梅原龍三郎・桜島
何だか、日向に出しっぱなしにして、色褪せてしまった印刷物に気付いたときには、「これはこれで、なかなか趣きのあるものだ」などと納得してしまったことが、あります。
綺麗な色よりも、ちょっとくすんだ色調は、この日本の風土・風景から生まれる独自のものでしょうが、その最高峰が、梅原龍三郎の一連の桜島シリーズです。主題の桜島をあるときは真っ黒に、またあるときは、緑青色に、そしてあるときは、茄子紺色にと自由自在・天衣無縫・・・といった調子で描き分けていますし、それぞれの画趣もまったく異なっていて、この梅原龍三郎の強烈なスタミナから生まれるエネルギーの爆発に圧倒されるのです。

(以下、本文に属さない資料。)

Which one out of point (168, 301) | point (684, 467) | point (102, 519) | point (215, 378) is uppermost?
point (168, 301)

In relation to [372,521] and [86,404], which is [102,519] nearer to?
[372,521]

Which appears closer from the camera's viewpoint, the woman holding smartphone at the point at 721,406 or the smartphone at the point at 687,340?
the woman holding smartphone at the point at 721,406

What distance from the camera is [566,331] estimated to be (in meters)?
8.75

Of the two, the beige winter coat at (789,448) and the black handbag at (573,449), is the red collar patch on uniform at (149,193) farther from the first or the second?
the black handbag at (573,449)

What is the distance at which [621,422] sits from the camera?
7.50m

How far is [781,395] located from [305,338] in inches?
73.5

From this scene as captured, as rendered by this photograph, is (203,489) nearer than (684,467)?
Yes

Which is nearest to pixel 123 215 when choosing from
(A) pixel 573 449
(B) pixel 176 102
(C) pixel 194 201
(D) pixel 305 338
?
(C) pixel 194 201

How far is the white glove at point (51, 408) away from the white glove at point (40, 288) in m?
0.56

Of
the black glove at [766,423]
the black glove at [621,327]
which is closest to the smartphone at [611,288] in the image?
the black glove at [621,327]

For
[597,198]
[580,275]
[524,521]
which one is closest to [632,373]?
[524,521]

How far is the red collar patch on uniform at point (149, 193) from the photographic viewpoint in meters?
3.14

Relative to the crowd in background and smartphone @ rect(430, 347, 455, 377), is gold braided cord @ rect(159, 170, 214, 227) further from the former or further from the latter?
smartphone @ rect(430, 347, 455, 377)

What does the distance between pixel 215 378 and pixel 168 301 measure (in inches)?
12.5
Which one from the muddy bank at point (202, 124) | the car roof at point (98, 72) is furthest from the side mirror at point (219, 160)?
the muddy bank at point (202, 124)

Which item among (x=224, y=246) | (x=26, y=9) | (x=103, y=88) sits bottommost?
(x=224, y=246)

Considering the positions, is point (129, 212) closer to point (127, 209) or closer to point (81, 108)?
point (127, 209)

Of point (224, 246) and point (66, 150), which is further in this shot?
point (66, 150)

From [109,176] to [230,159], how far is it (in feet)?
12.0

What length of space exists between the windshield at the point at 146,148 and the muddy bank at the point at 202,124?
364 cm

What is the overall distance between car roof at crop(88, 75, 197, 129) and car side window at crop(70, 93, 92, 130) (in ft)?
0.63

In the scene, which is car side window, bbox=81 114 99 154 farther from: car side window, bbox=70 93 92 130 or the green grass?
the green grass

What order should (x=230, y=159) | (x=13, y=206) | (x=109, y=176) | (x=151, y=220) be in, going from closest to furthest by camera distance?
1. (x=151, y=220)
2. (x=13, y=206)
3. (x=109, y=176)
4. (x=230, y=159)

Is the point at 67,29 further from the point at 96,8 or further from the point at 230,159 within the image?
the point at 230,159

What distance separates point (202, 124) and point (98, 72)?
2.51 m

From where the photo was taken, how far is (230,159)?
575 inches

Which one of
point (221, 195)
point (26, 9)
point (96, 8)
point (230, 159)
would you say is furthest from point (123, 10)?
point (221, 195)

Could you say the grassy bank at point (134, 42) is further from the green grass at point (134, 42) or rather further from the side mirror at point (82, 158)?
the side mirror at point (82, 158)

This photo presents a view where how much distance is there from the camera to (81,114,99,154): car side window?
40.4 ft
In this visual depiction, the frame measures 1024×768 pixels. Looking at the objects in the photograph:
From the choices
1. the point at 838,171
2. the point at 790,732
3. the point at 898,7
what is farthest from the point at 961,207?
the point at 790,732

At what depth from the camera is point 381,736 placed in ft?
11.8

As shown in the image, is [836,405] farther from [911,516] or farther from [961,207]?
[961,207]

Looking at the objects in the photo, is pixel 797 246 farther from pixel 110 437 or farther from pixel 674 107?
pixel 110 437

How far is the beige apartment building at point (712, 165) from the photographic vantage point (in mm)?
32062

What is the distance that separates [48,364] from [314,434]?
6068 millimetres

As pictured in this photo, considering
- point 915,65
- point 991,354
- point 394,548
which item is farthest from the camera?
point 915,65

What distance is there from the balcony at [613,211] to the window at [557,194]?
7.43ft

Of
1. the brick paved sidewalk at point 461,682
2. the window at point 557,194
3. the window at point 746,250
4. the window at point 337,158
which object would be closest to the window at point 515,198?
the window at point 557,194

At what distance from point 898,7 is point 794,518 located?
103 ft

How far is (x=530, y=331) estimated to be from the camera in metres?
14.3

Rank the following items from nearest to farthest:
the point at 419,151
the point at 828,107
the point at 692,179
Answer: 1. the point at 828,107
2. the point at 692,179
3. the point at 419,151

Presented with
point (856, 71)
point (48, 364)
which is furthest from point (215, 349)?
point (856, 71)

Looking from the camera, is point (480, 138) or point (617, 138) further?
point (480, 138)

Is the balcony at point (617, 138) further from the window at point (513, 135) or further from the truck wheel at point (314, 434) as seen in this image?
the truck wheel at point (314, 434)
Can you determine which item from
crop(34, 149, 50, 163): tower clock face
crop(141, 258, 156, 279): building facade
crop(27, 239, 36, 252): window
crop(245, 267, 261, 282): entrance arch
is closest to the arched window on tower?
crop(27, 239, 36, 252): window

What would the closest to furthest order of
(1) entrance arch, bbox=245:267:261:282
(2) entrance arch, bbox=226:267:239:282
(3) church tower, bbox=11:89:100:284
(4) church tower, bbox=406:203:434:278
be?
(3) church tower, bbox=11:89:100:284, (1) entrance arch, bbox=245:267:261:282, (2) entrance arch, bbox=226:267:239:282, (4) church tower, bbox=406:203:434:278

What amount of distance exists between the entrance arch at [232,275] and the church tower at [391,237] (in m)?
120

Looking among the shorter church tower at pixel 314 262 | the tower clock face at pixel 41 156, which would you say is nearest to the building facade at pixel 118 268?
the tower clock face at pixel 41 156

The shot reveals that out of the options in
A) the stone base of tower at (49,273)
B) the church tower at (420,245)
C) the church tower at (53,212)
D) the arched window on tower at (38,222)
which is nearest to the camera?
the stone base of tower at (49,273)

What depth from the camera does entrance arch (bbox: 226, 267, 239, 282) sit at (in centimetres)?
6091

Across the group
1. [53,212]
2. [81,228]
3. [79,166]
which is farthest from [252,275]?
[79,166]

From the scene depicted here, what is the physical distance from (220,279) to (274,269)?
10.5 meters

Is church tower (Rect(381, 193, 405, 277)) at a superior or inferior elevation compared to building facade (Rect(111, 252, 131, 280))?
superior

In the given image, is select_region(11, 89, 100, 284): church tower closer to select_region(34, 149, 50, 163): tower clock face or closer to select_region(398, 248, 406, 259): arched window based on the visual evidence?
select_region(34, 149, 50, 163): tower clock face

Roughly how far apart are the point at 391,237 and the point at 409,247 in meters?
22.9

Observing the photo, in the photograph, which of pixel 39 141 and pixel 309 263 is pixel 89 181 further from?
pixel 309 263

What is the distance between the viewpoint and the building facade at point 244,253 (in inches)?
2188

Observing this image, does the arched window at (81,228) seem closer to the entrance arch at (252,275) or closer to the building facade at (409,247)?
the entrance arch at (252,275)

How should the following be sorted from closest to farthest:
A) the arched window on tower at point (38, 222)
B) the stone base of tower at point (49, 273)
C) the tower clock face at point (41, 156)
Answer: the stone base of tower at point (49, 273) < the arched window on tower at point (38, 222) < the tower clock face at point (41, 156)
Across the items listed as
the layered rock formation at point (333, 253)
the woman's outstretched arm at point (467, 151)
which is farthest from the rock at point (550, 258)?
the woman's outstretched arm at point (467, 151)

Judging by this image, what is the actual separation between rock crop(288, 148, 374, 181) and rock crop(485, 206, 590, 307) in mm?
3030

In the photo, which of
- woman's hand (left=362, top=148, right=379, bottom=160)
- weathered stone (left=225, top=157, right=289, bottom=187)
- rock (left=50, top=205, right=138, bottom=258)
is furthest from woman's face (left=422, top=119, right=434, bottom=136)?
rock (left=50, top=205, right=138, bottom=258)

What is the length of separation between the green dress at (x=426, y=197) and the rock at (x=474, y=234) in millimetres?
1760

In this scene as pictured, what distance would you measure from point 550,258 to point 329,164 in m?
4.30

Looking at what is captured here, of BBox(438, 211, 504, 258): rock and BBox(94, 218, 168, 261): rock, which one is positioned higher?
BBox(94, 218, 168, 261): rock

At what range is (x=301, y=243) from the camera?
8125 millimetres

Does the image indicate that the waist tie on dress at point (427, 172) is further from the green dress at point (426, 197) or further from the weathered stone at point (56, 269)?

死期が近づくのも関係なく、パワフルな食生活から生み出された、生涯肉食男子・梅原さんの作品を観ていると、やはり、アスリートと同じような、日々の繰り返し練習と、エネルギー満開な食生活が根底にあるのあということに、気付くのです。
この櫻島の画風は、重くもあり軽くもあり、明るいながら暗さもあり・・・といったように、全ての視覚感性を総動員してこのキャンバス内に封じ込めてしまいましたから、一年中、飾っておいても飽きないのであります。時代の流れは、このような画趣とは対極の軽く和む方向へと向かっていますが、私はまっさらな空間にこの梅原さんの力溢れた桜島の画が一点置かれている環境に、今も憧れています。
それにしても、桜島から上る噴煙の筆捌きにいたっては、ほとんど、ジャズにおけるアドリブのようなスリリングな趣きがたっぷりです。